Dalam keyakinan agama dalam konseling, konselor tidak boleh memberikan keyakinan dan nilai-nilai keagamannya kepada
pihak lain dan sekaligus mempengaruhinya. Karena itu seorang konselor tidak
mudah untuk memafaatkan berinteraksi dengan klien. Pada aspek temperamen dan
karakter, konselor benar-benar harus mengetahui temperamen dan karakter klien
karena temperamen dan karakter seseorang berbeda-beda sehingga dalam pemberian
bantuanpun harus berdasarkan temperamen dan karakter masing-masing. Sedangkan
dalam aspek keyakinan agama dalam struktur kepribadian, konselor harus
mengetahui apakah klien sudah menggunakan struktur kepribadian tersebut.
2. Rumusan Masalah
1. Apa yang
dimaksud dengan moralitas bantuan?
2. Apa saja bagian
dari moralitas bantuan?
3. Tujuan
1. Mendiskripsikan pengertian moralitas bantuan.

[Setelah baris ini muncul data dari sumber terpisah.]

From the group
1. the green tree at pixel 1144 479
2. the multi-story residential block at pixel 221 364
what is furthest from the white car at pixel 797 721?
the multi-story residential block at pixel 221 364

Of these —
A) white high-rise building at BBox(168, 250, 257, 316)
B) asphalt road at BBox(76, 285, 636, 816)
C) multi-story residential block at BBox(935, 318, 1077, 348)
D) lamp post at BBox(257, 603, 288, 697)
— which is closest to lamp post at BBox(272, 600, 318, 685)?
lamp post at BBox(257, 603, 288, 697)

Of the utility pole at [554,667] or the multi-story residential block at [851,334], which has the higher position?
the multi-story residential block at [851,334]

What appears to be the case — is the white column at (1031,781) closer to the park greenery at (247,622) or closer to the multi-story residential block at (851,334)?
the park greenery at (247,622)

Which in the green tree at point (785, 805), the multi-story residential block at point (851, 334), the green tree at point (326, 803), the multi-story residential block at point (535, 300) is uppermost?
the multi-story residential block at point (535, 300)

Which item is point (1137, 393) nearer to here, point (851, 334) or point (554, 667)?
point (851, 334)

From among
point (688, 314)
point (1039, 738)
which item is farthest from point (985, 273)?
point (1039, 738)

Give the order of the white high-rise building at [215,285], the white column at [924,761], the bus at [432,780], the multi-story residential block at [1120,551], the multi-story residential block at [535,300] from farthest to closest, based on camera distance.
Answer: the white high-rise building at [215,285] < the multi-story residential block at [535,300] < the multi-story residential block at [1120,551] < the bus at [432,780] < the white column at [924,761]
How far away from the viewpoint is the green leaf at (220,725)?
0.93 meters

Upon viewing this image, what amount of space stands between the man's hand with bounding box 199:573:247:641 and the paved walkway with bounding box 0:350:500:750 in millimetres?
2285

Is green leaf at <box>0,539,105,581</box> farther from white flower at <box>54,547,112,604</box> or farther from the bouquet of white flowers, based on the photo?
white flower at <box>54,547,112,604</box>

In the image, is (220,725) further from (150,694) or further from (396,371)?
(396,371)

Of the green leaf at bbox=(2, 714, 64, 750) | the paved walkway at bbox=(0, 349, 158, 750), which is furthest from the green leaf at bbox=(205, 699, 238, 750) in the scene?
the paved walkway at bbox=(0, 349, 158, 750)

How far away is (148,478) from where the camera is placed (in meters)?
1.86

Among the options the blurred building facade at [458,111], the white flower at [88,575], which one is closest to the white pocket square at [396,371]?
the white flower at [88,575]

2. Dapat mengetahui, memahami, dan menjelaskan
bagian dari moralitas bantuan.
BAB II
PEMBAHASAN
1. Pengertian
Moralitas Bantuan
Istilah
moral berasal dari kata Latin Mores yang artinya tata cara dalam kehidupan,
adat istiadat, atau kebiasaan. Maksud moral adalah sesuai dengan ide-ide yang
umum diterima tentang tindakan manusia mana yang baik dan wajar[1].
Perkembangan moral
berhubungan dengan peraturan-peraturan dan nilai-nilai mengenai apa yang harus
dilakukan seseorang dalam interaksinya dengan orang lain. Anak-anak ketika
dilahirkan tidak memiliki moral (imoral). Tetapi dalam dirinya terdapat potensi
yang siap untuk dikembangkan. Karena itu, melalui pengalamannya berinteraksi
dengan orang lain (dengan orang tua, saudara dan teman sebaya), anak belajar
memahami tentang perilaku mana yang baik.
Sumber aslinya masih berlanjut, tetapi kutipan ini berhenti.